ページ抜粋:

┌────────

無線通信の市場・技術に、新たな動きが次々に起こっている。従来にない新しいワイヤレス機器の開発のために、アンテナ設計の本質を理解する重要性が高まっていることから、日経BP社は「ワイヤレス機器開発の要諦、アンテナ設計の本質」と題したセミナーを、技術者塾として2017年4月21日に開催する(詳細はこちら)。本セミナーで講師を務めるアンプレット通信研究所の根日屋英之氏に、無線通信とアンテナ設計について、新たな市場の動きや技術のトピックス、そして無線通信やアンテナを理解するために必須の電磁気学を身に付けるコツなどについて聞いた。(聞き手は、田中直樹)

――無線通信とアンテナ設計について、この1年の新たな市場の動きや技術的なトピックスについて、ご紹介ください。

 幾つかありますが、その中でも話題が多かったUHF帯RFID(以下、RFIDと記す)について紹介します。

└────────

演習の目的: ページ抜粋の内容を2文で要約すると、どうなりますか。

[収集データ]
┌────────

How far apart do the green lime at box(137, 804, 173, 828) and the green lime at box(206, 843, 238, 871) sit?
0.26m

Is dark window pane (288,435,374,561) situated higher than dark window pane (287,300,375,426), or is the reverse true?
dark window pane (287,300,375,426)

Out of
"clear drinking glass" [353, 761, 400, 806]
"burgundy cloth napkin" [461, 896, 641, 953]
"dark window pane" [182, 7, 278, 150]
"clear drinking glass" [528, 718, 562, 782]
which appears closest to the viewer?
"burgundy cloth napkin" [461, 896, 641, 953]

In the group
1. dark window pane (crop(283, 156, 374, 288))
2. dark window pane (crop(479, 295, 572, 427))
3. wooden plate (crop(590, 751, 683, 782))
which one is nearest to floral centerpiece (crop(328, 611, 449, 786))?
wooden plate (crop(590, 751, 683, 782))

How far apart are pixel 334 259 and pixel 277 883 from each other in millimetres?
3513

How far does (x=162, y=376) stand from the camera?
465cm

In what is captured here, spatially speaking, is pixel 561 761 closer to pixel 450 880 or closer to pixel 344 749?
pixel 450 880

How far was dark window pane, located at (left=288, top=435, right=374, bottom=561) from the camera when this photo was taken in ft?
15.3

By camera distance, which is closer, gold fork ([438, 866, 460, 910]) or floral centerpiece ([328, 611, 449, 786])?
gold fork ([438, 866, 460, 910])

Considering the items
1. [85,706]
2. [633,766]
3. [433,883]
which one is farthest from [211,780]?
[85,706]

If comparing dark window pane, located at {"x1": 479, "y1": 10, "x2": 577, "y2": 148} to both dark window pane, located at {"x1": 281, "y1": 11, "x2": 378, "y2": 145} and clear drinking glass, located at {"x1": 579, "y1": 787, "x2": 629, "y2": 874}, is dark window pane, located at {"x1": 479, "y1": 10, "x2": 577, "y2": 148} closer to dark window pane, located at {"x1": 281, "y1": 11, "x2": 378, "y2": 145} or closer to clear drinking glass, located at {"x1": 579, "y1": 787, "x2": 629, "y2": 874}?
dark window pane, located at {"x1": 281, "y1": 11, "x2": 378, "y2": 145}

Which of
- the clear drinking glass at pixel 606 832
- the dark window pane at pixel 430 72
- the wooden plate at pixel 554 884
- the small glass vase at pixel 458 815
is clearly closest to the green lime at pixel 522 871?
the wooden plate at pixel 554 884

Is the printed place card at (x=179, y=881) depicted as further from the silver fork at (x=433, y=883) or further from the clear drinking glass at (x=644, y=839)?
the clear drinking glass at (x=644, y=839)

└────────

解答欄: 日経BP社は、アンテナ設計の本質を理解する重要性が高まっていることから、「ワイヤレス機器開発の要諦、アンテナ設計の本質」と題したセミナーを技術者塾として2017年4月21日に開催する。講師を務めるアンプレット通信研究所の根日屋英之氏は、この1年の無線通信とアンテナ設計の動きのうち、特に話題が多かったUHF帯RFIDを紹介している。